|
|
||
En matière d’hypocrisie et de mensonge dans les médias russes, on ne peut nullement ignorer ni écarter les méthodes dignes de l’ancienne époque communo – soviétique pratiquée à l’heure actuelle par le gouvernement russe. En matière de complicité et de désinformation, de très nombreux médias francophones ont repris le relais, se basant sur les informations filtrées et délicatement choisies par ces mêmes autorités russes, ainsi que par de nombreuses antennes européennes nostalgiques de la vielle époque stalinienne surfant sur la vague brun – rouge, et autres adeptes intellectuellement limités de la théorie du complot mondial, qui avaient pris le relais.

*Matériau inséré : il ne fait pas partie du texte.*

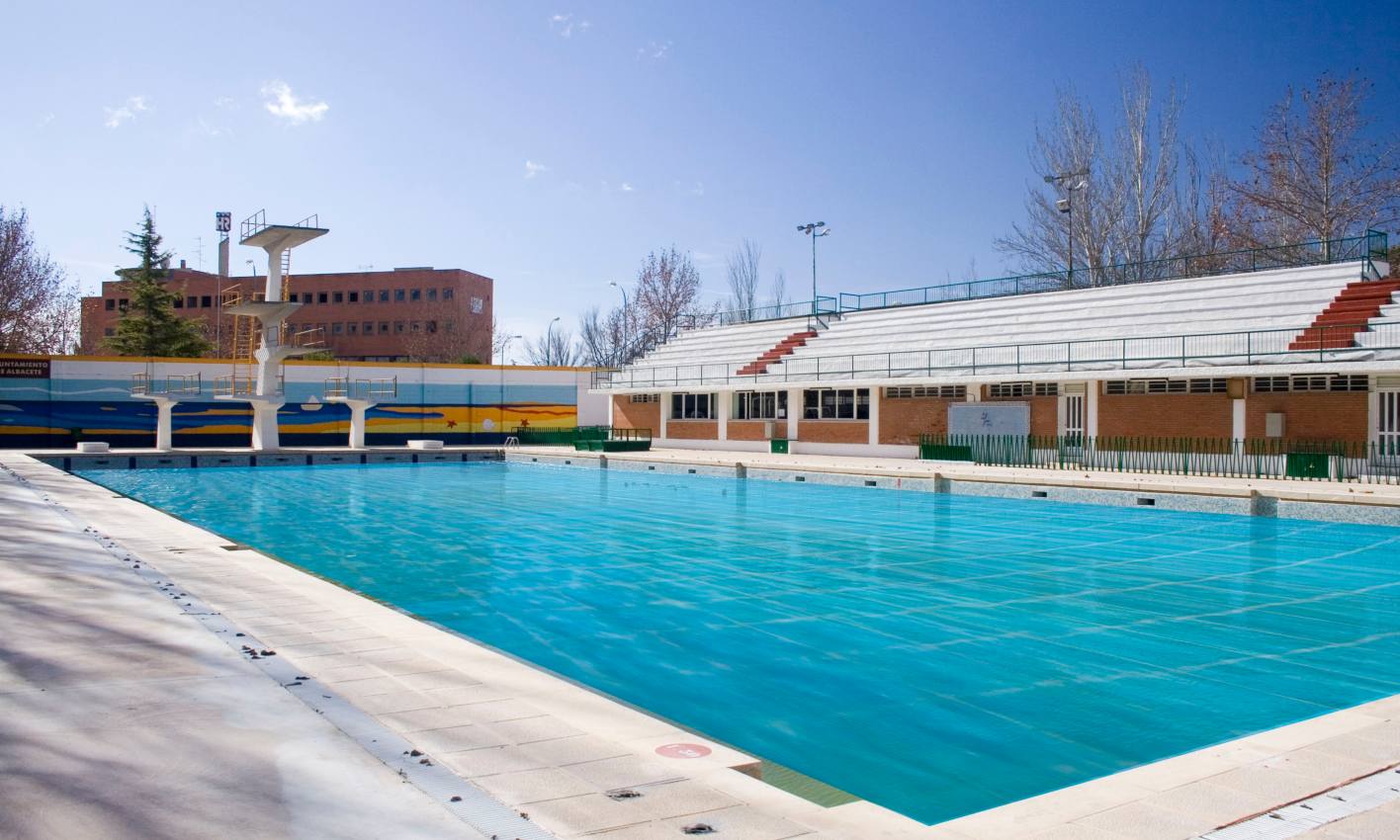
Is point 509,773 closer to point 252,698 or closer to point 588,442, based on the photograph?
point 252,698

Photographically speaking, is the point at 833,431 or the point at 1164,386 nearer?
the point at 1164,386

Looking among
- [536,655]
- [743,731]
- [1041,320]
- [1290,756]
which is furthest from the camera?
[1041,320]

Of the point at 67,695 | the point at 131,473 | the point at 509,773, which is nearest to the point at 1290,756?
the point at 509,773

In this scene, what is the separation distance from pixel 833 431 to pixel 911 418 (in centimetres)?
372

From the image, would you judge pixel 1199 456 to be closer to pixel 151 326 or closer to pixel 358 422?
pixel 358 422

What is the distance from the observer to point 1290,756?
15.2 ft

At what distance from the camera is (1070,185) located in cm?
4556

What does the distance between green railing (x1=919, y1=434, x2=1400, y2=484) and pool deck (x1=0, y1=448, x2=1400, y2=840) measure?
18.7 metres

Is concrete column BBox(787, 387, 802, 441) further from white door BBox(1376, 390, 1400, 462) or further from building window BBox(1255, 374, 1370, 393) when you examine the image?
white door BBox(1376, 390, 1400, 462)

Le Premier ministre de la Pologne, Donald Tusk, commence à s’impatienter, puisque depuis avril dernier, les autorités russes ont fait preuve de la plus mauvaise foi en matière de communication de pièces informatives concernant « l’accident » du 10 avril dernier près de la base militaire de Smoleńsk où l’ancien président de la République de Pologne, Lech Kaczyński, a trouvé la mort. Donald Tusk a donc aussi exigé que la Russie justifie de tels retards en ce qui concerne la communication de pièces à conviction à l’égard des enquêtes à mener. mip201008cpgrdk
Donald Tusk est donc allé demander au ministre polonais de l’intérieur, et actuel responsable de la commission d’enquête concernant la tragédie de Smoleńsk, Jerzy Miller, de faire savoir aux autorités russes ce que la Pologne attendait officiellement en terme de documents qui sont d’autant plus fondamentaux qu’ils devraient permettent d’identifier les causes de l’accident. Donald Tusk : « Nous exigeons des explications sur les raisons qui ont conduit les autorités russes à prendre des délais extrêmement longs en ce qui concerne la communication de pièces à conviction. » Le Premier ministre polonais devrait par ailleurs s’entretenir avec les dirigeants du gouvernement russe, voir même avec le Président de la Russie si cela s’avérerait nécessaire.